Open pdf as txt file and then copy - why it doesn't work

Adonis4000 · February 15, 2022

I was thinking that since I am able to change the extension at the end of a .pdf to .txt and then back to .pdf without any loss of data, in theory I should be able to copy the text from the pdf file to another text file and then change that file to .pdf.

The reason for doing this would be to easily copy files using python, which there probably is a better way of going about (I have to yet to do proper research on it), but I am genuinely curious as to why it doesn't work.

When copying manually, I can see the copy is always a bit different that the original.

When copying with python, I get the error: 'charmap' codec can't decode byte 0x9c in position 470: character maps to <undefined>

Any help to understand why this doesn't work is appreciated.

Kilrah · February 15, 2022

31 minutes ago, Adonis4000 said:

I was thinking that since I am able to change the extension at the end of a .pdf to .txt and then back to .pdf without any loss of data, in theory I should be able to copy the text from the pdf file to another text file and then change that file to .pdf.

Chaging the name of the file doesn't touch the file itself. The name is meaningless and has nothing to do with the format, it's just used for some OSes (and users) to decide what program will open it by default and it'll interpret the file contents however it needs.

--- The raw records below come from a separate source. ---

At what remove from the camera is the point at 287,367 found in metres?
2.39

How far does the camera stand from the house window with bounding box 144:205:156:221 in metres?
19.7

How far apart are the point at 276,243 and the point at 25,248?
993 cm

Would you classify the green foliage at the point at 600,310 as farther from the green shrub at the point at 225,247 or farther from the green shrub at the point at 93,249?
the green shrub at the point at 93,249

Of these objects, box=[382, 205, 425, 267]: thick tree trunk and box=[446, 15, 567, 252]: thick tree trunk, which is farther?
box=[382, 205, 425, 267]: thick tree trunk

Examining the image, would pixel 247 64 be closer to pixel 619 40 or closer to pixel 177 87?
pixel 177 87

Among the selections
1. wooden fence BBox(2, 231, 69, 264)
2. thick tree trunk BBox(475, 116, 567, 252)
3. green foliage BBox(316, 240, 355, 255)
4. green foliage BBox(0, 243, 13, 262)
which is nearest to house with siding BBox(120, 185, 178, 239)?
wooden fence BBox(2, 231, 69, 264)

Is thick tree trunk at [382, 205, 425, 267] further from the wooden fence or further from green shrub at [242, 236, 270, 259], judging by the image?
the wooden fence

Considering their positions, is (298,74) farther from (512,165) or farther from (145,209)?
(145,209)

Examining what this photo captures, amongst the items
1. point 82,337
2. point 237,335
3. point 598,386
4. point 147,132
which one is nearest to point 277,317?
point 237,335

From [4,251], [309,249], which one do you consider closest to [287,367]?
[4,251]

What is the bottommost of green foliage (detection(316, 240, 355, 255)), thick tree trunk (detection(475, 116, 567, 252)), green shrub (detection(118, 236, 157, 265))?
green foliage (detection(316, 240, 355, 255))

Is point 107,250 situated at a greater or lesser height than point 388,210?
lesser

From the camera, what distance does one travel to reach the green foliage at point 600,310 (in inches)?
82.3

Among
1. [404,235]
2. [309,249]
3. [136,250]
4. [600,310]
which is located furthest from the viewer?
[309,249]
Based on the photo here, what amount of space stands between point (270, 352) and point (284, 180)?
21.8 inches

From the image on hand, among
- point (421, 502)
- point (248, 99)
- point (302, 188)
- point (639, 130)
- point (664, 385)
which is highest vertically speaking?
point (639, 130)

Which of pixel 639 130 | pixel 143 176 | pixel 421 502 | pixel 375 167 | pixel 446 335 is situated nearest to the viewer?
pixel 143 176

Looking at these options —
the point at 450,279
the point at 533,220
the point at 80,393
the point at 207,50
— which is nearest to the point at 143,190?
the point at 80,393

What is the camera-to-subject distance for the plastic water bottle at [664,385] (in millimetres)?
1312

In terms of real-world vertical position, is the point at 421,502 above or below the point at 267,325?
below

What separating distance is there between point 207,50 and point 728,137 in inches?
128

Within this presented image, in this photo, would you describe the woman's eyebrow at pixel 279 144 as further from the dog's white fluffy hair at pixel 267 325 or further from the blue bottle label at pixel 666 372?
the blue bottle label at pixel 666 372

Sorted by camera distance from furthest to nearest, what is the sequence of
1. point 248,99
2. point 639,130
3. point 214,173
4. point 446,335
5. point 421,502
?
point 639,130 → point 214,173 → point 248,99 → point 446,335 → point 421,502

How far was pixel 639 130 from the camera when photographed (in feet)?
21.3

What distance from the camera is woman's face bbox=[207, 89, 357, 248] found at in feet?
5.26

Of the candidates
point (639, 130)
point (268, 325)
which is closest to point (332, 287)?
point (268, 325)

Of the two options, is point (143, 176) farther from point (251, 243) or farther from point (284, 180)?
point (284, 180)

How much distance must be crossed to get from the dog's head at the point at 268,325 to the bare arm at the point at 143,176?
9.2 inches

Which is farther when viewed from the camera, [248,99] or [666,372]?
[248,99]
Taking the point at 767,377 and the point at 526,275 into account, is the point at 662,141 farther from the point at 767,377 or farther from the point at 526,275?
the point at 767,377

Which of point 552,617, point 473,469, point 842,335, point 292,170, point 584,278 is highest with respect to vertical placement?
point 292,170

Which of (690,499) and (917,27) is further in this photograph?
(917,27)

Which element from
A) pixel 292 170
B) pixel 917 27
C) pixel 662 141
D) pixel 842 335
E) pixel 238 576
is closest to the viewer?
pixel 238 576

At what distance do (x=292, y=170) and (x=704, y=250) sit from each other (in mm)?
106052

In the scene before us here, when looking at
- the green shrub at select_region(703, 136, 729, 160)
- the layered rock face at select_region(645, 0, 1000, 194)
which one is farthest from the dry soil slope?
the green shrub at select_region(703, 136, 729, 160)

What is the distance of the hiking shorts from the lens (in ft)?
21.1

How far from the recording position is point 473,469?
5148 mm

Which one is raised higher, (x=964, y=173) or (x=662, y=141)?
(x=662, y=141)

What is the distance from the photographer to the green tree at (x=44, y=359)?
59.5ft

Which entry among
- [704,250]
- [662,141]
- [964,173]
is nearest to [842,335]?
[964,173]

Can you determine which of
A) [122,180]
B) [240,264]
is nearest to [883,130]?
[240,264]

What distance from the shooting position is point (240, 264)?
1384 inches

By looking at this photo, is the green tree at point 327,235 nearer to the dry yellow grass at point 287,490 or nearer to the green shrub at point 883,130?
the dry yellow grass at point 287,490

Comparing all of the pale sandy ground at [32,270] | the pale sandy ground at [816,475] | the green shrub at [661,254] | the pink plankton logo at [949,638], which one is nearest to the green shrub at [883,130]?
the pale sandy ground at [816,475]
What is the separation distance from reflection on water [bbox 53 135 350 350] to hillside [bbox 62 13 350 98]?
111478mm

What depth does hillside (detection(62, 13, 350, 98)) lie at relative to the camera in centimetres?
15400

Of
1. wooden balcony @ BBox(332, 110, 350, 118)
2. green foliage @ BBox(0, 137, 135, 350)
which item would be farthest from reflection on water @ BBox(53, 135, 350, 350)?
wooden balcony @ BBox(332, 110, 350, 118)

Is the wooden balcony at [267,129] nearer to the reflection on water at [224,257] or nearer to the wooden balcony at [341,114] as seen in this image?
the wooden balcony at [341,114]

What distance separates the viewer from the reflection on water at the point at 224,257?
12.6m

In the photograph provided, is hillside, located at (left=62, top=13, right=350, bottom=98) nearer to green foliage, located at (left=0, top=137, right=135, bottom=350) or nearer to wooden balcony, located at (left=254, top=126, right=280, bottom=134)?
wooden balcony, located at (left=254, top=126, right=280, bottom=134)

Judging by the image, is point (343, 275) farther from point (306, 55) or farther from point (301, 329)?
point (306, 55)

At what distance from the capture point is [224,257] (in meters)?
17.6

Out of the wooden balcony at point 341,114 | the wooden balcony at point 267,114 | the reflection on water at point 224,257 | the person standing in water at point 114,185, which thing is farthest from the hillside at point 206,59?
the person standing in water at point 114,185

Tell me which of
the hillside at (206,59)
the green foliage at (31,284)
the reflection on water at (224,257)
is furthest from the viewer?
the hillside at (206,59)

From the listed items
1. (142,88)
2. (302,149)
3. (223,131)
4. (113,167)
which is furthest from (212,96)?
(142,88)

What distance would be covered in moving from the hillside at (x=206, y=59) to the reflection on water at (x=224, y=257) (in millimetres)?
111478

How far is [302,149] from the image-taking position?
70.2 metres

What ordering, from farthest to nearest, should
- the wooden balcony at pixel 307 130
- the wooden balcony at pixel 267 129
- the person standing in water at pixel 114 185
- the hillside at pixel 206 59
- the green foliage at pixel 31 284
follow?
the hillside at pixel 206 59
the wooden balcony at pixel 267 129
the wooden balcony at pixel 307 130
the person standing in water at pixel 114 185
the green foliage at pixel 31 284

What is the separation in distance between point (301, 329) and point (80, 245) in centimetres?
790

The content of a pdf file is binary, not text. If you copy the contents with a text editor or python in text mode some bytes will be mangled/lost because they are not valid text characters. Need to open the file as binary.

31 minutes ago, Adonis4000 said:

copy files using python, which there probably is a better way of going about

shutil has file copy functions.

pythonmegapixel · February 15, 2022

There are two problems here.

Firstly, the file name extension (.txt, .pdf etc) is a description of what should be in the file, but changing it doesn't actually affect what is in the file. Think of it as having a box of apples with "apples" written on it. I could cross out "apples" and write "oranges" instead, but doing that doesn't change apples into oranges. In this case, when you change the file extension from PDF to TXT, the file itself is still in PDF format.

Secondly, PDF format files aren't readable as text, which is why Python is throwing errors - it is expecting to see Unicode characters but the bytes it is reading from the file are not valid Unicode characters.

There are Python libraries available that allow you to read PDF files though so I suggest you use one of them.

If all you want to do is copy the files, use the builtin shutil module

https://docs.python.org/3/library/shutil.html